A faint change touched her face. He moved soundlessly across the Sarouk carpet and brushed his fingers along the bruise on her cheek, then put his hand under her chin and tilled her face up so she was forced to look at him. He stood between her and the dead man, and the bulk of his figure acted as a screen that snapped the hypnotic pull of the murdered man's image in the girl's eyes. She looked blankly at Durell for a moment, not recognizing him, and then she made a choked, whimpering sound and a terrible shudder shook her body. Her hands came up and covered her face and her head fell forward and her fingernails began to dig into her temples until Durell caught her wrists and forced her arms down again.
'"Stella, why did you kill him?" he asked again.
"What? I... I didn't," she whispered.
"Look at me."
"No."
"Stella, it's all right. You're all right now. I'm back. Did Blossom tell you I wasn't coming back?"
She whispered huskily: "He said you were dead. He... he said they had killed you."
"Nothing like that happened," Durell said quickly. "I got your father off the ship. He was ill, but he was able to walk ashore with me part of the way, anyway. And I took him to a hospital. But then I ran into trouble at Krame's place, I walked right into another trap, and they kept me a prisoner through last night until I got away an hour ago. They got your father back, too. I'm sorry about that, Stella."
She said nothing. She wouldn't look up at him.
"Stella, are you listening?"
"Yes, I heard you."
"Why didn't you wait at the cottage for me?"
"But I did. I waited all day yesterday. And then evening came and you weren't back. And I waited all through the night. And this morning. Then Blossom came."
"When?"
"Not long ago. About an hour back."
"Did he say how he knew where to find you?"
"No, it was just a guess, I think. I think he had been searching all this time, up and down the beach, checking all the cottages. I'm sure that's how he did it." Her voice was a whisper so low that he had to strain to catch the meaning of her words. "He was terrible when he found me."
"Did Blossom force you to come here? Listen to me, Stella, and think. Did he force you to come with him?"

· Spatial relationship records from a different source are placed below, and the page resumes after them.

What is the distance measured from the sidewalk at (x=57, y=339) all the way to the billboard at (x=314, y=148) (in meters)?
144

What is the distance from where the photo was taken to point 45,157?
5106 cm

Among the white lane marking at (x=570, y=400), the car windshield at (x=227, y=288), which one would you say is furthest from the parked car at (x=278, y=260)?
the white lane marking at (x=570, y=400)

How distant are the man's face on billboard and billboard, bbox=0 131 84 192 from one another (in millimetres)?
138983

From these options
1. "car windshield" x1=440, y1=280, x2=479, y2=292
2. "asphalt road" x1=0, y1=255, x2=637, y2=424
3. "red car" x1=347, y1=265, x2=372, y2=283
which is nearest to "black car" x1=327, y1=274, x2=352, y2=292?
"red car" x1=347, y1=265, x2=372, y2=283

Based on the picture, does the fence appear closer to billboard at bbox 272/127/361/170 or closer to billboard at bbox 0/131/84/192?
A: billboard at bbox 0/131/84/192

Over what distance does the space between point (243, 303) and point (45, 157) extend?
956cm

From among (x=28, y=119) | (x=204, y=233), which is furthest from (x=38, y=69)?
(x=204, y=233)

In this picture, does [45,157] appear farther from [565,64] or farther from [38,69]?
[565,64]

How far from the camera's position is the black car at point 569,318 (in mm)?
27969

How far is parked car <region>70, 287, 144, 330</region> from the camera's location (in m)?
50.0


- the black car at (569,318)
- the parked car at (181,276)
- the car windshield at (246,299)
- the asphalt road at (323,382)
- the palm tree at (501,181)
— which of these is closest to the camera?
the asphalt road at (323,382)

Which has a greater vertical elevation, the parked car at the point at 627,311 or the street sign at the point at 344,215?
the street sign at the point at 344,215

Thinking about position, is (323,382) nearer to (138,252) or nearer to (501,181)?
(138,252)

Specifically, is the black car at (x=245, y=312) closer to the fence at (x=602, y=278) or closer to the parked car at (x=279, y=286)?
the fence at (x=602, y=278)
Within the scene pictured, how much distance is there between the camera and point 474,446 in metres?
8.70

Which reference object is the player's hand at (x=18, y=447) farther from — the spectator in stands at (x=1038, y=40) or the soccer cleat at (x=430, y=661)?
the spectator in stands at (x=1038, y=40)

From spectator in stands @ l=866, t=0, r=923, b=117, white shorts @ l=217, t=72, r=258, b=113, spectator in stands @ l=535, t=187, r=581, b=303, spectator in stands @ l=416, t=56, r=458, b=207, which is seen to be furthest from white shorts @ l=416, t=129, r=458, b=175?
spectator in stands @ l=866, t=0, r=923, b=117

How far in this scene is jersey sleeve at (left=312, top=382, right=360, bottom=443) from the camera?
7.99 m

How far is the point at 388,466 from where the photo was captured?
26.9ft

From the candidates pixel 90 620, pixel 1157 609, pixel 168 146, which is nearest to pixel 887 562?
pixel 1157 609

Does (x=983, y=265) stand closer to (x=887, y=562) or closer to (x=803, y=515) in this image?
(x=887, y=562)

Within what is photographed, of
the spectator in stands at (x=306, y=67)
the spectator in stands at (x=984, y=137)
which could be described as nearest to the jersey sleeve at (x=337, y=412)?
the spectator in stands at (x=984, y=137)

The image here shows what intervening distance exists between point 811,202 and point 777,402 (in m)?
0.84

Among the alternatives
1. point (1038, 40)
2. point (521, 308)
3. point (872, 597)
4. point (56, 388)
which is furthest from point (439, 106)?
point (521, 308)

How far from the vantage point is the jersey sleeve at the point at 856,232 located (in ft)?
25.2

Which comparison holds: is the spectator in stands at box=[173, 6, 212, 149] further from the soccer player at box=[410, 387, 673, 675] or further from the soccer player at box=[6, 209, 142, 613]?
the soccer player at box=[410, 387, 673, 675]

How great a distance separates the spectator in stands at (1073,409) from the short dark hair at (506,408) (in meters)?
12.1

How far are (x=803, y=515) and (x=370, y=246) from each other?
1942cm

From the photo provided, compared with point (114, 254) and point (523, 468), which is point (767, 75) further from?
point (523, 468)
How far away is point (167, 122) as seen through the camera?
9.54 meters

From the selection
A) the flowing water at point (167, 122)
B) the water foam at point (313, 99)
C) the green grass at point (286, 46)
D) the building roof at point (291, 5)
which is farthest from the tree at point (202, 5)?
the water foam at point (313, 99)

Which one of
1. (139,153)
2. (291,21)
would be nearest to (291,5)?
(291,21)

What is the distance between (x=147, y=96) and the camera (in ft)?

"Yes. He said you were dead, and then — I somehow didn't care any more what he did." She looked up at Durell with anguished eyes. "It was as if everything ended when he told me that. You are the only man who knows the truth about me — what happened in Budapest, with those soldiers, how it's been with me with every man, the need I feel to use men. I'm trying not to be like that any more, Sam. I'm trying to be — like any other woman. You helped me so much. You gave me hope that it could be right and — and beautiful. When he — when Blossom said you were dead, I just gave up all hope. And he seemed so pleased with himself. He said you had got just what you deserved for meddling and ruining his career. He said he would give me one last chance."
"A chance to do what?"
"He insisted I knew something or could tell him something about who is making the other refugees go back to Europe. He demanded that I tell him everything I knew. He said I had to know more than what I had already told him." Again the girl looked up at Durell's lean, dark face above her. And again he had the feeling that just for an instant he was catching a glimpse of the real woman behind the mask she wore. He believed her. "I kept saying over and over that I didn't know anything that could help, but he never wanted to accept what I said. He just wanted — me."
"What happened when you got here?" Durell asked.